** Start of Document section **

We are pleased to announce the five locations and community leaders selected for Rural Cinema 2023: Kansas Rural Center and Prairie Band Potawatomi Nation (Prairie Band Potawatomi Nation), Environmental Justice Community Action Network (Sampson County NC), 7 Directions of Service (Pleasant Grove, NC), Safe, Affordable, Good Energy (SAGE TN) (Cookeville, TN), and Iowa CCI (Scott County, Iowa).
Rural Cinema is a training institute and community engagement program aimed at supporting community leaders located in rural areas and small towns across the United States to utilize documentary films to advance their local efforts to move people to action on critical issues facing their area.
This year’s cohort will participate in Rural Cinema’s virtual training institute covering Working Films’ Eight Elements of Putting Films to Work, a curriculum focused on best practices for using documentary film for change. At the end of the training and through individualized consultation, community leaders will organize multiple screening events over the course of the year.

** End of Document section **
** Start of Data entries **

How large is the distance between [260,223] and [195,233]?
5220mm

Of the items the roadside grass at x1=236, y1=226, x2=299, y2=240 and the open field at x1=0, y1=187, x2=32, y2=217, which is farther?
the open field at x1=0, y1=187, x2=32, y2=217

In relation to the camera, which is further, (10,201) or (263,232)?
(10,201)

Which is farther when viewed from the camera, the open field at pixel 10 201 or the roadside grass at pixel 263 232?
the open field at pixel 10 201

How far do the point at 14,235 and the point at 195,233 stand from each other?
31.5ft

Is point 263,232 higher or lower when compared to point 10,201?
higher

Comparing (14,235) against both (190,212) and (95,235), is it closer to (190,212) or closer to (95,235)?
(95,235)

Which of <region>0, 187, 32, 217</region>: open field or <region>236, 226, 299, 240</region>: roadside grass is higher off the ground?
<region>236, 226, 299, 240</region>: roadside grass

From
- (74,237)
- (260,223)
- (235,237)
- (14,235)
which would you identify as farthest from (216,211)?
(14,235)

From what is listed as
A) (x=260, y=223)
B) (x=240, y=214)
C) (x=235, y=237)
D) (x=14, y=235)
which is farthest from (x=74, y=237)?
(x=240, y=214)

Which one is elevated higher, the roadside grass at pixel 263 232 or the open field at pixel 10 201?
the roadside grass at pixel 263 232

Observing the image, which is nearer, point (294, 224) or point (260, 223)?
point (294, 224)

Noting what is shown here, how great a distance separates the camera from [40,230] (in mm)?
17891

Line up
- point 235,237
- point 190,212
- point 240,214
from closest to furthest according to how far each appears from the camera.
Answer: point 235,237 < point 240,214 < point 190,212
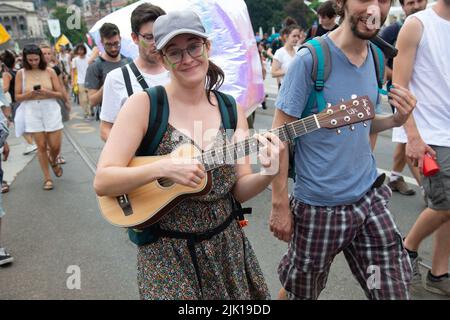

** End of Data entries **

Required tasks:
(a) Output the Rural Cinema 2023 announcement in full, word for word.
(b) Rename "farthest" to "most distant" in the listing, starting with the line containing "Which of <region>0, 187, 32, 217</region>: open" and continuing through the final line of the listing, with everything else left unchanged. Give back only those lines, and omit the pictures.

Exercise answers:
(a)
We are pleased to announce the five locations and community leaders selected for Rural Cinema 2023: Kansas Rural Center and Prairie Band Potawatomi Nation (Prairie Band Potawatomi Nation), Environmental Justice Community Action Network (Sampson County NC), 7 Directions of Service (Pleasant Grove, NC), Safe, Affordable, Good Energy (SAGE TN) (Cookeville, TN), and Iowa CCI (Scott County, Iowa).
Rural Cinema is a training institute and community engagement program aimed at supporting community leaders located in rural areas and small towns across the United States to utilize documentary films to advance their local efforts to move people to action on critical issues facing their area.
This year’s cohort will participate in Rural Cinema’s virtual training institute covering Working Films’ Eight Elements of Putting Films to Work, a curriculum focused on best practices for using documentary film for change. At the end of the training and through individualized consultation, community leaders will organize multiple screening events over the course of the year.

(b)
Which of <region>0, 187, 32, 217</region>: open field or <region>236, 226, 299, 240</region>: roadside grass is higher off the ground?
<region>236, 226, 299, 240</region>: roadside grass

From
- (74,237)
- (260,223)
- (235,237)
- (14,235)
which would you identify as most distant from (216,211)?
(14,235)

From what is listed as
A) (x=260, y=223)
B) (x=240, y=214)
C) (x=235, y=237)
D) (x=14, y=235)
which is most distant from (x=74, y=237)?
(x=240, y=214)

Which one is elevated higher, the roadside grass at pixel 263 232 or the open field at pixel 10 201?
the roadside grass at pixel 263 232

Observing the image, which is nearer, point (294, 224) or point (260, 223)?
point (294, 224)

Noting what is shown here, how great a distance separates the camera from [40,230] (in mm)?
17891

Line up
- point 235,237
- point 190,212
- point 240,214
from closest to furthest according to how far each appears from the camera.
Answer: point 235,237 < point 240,214 < point 190,212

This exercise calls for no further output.